Coming on the topic of marriage and whether she ever saw herself settling down with someone, Malala said that she didn’t think so much about love even though most of her friends are finding partners and settling down with them, she wants to be sure that she trusts someone before choosing to commit to them completely:

“I’m slightly nervous…especially [in terms of] thinking about relationships. You know, on social media, everyone’s sharing their relationship stories, and you get worried…If you can trust someone or not, [and] how can you be sure.”

Malala further said that she didn’t want to think about marriage at the moment, since she was happy with her work and her life the way it was going:

“I still don’t understand why people have to get married. If you want to have a person in your life, why do you have to sign marriage papers, why can’t it just be a partnership?”

She laughs and tells the interviewer that her parents do wish for her to find someone and marry them, since her mother thinks marriage is beautiful and her father is already receiving proposals from men from Pakistan:

““The boy says that he has many acres of land and many houses and would love to marry me.”
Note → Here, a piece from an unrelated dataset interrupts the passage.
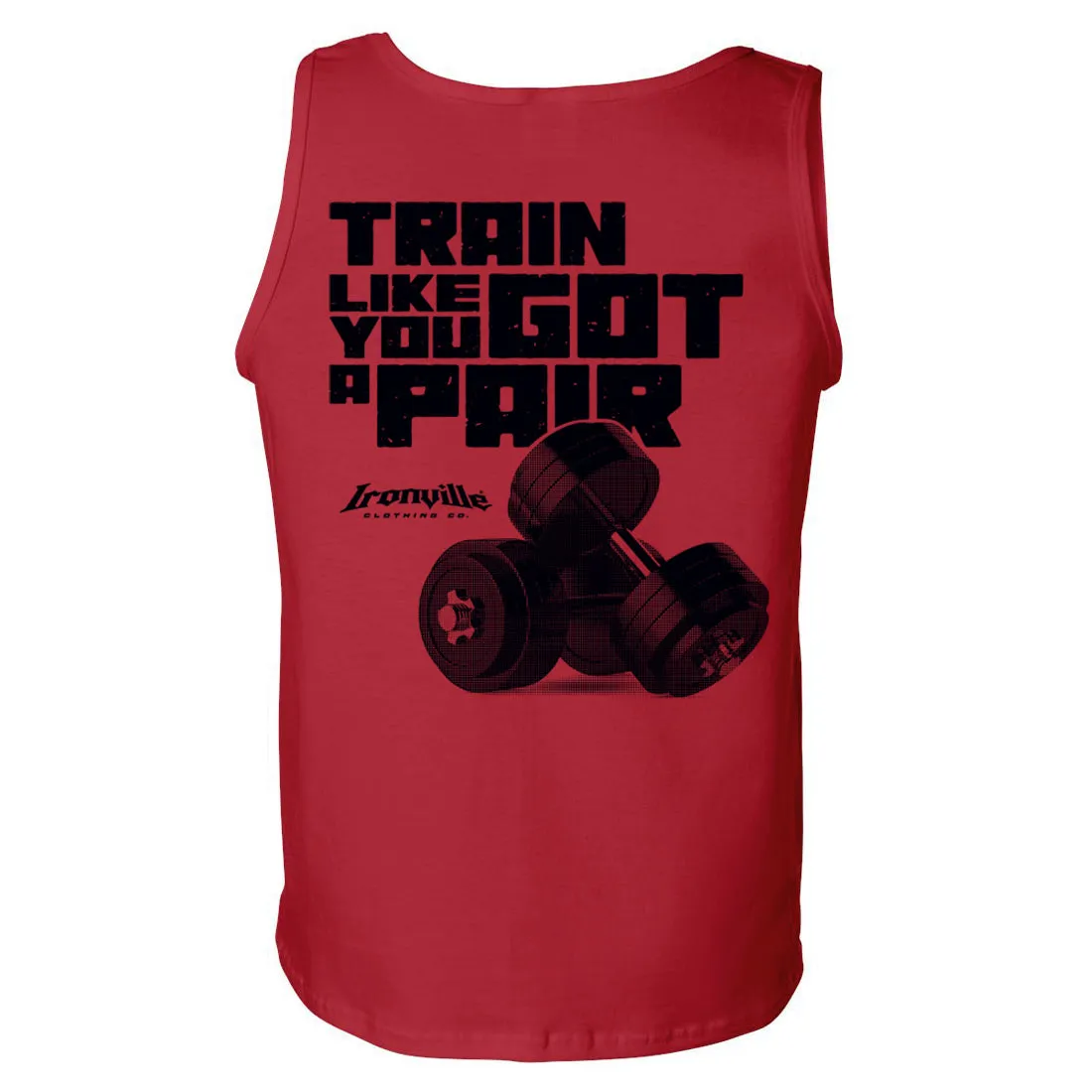 Ironville GOT A PAIR Standard Cut Gym Tank Top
But Malala truly wants to focus on her agenda on empowering women to seek education and improving the rate of gender equality around the world, and simply live with her family forever:

“Even until my second year of university I just thought, ‘I’m never going to get married, never going to have kids – just going to do my work. I’m going to be happy and live with my family forever. I didn’t realise that you’re not the same person all the time. You change as well and you’re growing.”